Collected data entries:
▽
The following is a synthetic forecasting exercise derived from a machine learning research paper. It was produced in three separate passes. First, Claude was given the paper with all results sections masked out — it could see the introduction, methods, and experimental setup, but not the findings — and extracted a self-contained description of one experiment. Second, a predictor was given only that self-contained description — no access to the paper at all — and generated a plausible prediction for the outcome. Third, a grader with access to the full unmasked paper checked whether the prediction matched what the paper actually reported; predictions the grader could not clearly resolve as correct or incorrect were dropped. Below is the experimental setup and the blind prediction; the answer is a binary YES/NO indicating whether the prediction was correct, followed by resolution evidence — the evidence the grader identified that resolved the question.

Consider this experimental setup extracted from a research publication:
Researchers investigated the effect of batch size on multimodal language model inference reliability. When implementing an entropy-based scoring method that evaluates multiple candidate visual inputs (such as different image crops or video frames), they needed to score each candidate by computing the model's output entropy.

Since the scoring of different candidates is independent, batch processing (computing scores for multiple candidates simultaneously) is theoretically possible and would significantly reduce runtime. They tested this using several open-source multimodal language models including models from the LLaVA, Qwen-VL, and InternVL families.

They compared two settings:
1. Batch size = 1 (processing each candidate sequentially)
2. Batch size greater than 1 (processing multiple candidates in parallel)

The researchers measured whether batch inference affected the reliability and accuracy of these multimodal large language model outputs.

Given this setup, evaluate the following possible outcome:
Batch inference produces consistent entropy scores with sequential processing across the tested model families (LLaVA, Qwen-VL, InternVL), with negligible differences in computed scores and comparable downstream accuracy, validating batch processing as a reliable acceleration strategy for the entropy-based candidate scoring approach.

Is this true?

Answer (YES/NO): NO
△
▶ **Description of the task**
Give every entry once more, exactly as it reads.

▶ **Answer area**
The following is a synthetic forecasting exercise derived from a machine learning research paper. It was produced in three separate passes. First, Claude was given the paper with all results sections masked out — it could see the introduction, methods, and experimental setup, but not the findings — and extracted a self-contained description of one experiment. Second, a predictor was given only that self-contained description — no access to the paper at all — and generated a plausible prediction for the outcome. Third, a grader with access to the full unmasked paper checked whether the prediction matched what the paper actually reported; predictions the grader could not clearly resolve as correct or incorrect were dropped. Below is the experimental setup and the blind prediction; the answer is a binary YES/NO indicating whether the prediction was correct, followed by resolution evidence — the evidence the grader identified that resolved the question.

Consider this experimental setup extracted from a research publication:
Researchers investigated the effect of batch size on multimodal language model inference reliability. When implementing an entropy-based scoring method that evaluates multiple candidate visual inputs (such as different image crops or video frames), they needed to score each candidate by computing the model's output entropy.

Since the scoring of different candidates is independent, batch processing (computing scores for multiple candidates simultaneously) is theoretically possible and would significantly reduce runtime. They tested this using several open-source multimodal language models including models from the LLaVA, Qwen-VL, and InternVL families.

They compared two settings:
1. Batch size = 1 (processing each candidate sequentially)
2. Batch size greater than 1 (processing multiple candidates in parallel)

The researchers measured whether batch inference affected the reliability and accuracy of these multimodal large language model outputs.

Given this setup, evaluate the following possible outcome:
Batch inference produces consistent entropy scores with sequential processing across the tested model families (LLaVA, Qwen-VL, InternVL), with negligible differences in computed scores and comparable downstream accuracy, validating batch processing as a reliable acceleration strategy for the entropy-based candidate scoring approach.

Is this true?

Answer (YES/NO): NO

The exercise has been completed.